Qué debe hacer REMSa
De acuerdo al acta acuerdo firmada entre la Provincia y REMSa y publicado hoy en el Boletín Oficial, la empresa estatal queda a cargo, por un plazo inicial de 24 meses, de una serie de tareas clave:
- Operación y mantenimiento de emergencia: garantizar la continuidad operativa del área, evitando la paralización total de las instalaciones.
- Resguardo de activos: preservar pozos, equipos e infraestructura heredados de la concesión caída.
- Protección ambiental: aplicar prácticas para minimizar impactos y evitar daños mayores, en un contexto de pozos con “criticidad” ambiental.
- Inventario integral: relevar todos los bienes del área junto a la autoridad provincial.
- Estudio ambiental de base: identificar pasivos ambientales preexistentes y evaluar riesgos.
- Comercialización del crudo: utilizar la producción para financiar la propia operación y eventuales mejoras.
- Evaluación de viabilidad: analizar si el área es económicamente sostenible a futuro.
- Posible abandono de pozos: avanzar en cierres definitivos de baja complejidad técnica.
- Contratación de personal: incorporar trabajadores de la empresa quebrada, pero sin asumir sus deudas laborales previas.
El objetivo es “asegurar la continuidad operativa, ambiental y de seguridad” hasta que la Provincia licite nuevamente el área a un operador privado.
Una intervención estatal frente a un vacío empresarial
Por un lado, existen pozos antiguos perforados por YPF antes de las concesiones, que hoy presentan riesgos ambientales. Por otro, la quiebra de President Petroleum dejó el área sin operación, mantenimiento ni cierre adecuado. Ante ese escenario, la Provincia declaró la caducidad de la concesión y la reversión del área a su dominio, habilitando al Ministerio de Producción a firmar acuerdos de emergencia como el actual. Sin embargo, el esquema adoptado implica que REMSa —una empresa estatal— asuma costos operativos, ambientales y de gestión, al menos en el corto plazo.
Las responsabilidades que quedan en segundo plano
El propio acuerdo establece que: Los pasivos ambientales preexistentes deben ser reclamados judicial o extrajudicialmente por la Provincia a las empresas responsables y que REMSa no responde por esos daños anteriores, sino solo por lo que ocurra desde que toma posesión.

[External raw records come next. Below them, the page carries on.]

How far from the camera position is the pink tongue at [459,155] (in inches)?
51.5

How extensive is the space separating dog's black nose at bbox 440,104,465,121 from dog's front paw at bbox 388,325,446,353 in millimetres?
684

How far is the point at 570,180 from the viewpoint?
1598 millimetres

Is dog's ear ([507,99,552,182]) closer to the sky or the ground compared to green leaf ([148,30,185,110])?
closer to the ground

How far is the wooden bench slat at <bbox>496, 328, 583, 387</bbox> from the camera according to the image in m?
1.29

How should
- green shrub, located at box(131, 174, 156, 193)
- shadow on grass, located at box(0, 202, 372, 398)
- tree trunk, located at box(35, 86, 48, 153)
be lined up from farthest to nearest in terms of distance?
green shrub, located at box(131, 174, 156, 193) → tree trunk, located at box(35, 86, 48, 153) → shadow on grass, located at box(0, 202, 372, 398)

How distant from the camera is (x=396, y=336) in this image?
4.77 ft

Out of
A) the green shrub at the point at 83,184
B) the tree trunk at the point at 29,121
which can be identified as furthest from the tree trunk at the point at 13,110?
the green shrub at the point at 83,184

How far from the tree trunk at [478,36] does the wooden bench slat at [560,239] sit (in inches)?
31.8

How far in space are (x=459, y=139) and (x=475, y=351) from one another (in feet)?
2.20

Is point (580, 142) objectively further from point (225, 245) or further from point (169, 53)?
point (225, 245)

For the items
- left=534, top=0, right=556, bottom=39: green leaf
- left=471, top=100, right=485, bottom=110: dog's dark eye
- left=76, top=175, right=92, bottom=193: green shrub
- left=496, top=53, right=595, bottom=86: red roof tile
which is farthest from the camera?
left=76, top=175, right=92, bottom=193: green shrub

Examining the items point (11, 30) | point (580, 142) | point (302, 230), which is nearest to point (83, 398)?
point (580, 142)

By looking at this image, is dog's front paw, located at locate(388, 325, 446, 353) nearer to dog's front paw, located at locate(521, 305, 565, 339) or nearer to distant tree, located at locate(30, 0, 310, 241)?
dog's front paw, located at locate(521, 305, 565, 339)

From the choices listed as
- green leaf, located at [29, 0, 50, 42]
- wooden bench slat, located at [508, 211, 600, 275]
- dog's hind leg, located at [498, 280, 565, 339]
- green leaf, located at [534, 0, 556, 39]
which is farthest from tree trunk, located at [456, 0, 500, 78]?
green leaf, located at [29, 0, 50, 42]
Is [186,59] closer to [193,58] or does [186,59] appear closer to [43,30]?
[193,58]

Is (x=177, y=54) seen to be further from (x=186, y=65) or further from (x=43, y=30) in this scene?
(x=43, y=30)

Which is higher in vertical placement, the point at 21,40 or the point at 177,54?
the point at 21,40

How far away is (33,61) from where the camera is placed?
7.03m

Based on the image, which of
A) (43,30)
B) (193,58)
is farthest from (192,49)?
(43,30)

Mientras el Estado actúa para contener la emergencia, las empresas que explotaron el área —especialmente President Petroleum— no resuelven las consecuencias de su actividad. A esto se suma la responsabilidad histórica por los pozos perforados en la etapa previa a las concesiones, cuando la actividad estaba en manos de YPF
Hasta esperar respuestas de los actores privados involucrados, la Provincia optó por administrar la crisis con su propia empresa, garantizando continuidad operativa, pero asumiendo riesgos económicos y políticos.
Un esquema transitorio con final abierto
El acuerdo con REMSa es, en principio, temporal: durará hasta que se adjudique nuevamente el área mediante licitación nacional o internacional. No obstante, el plazo de dos años —prorrogable— y la complejidad ambiental del yacimiento sugieren que la intervención estatal podría extenderse. Mientras tanto, Puesto Guardián se convierte en un caso testigo: un área donde el Estado termina gestionando las consecuencias de la explotación privada, en un contexto donde las responsabilidades empresarias quedan en un segundo plano.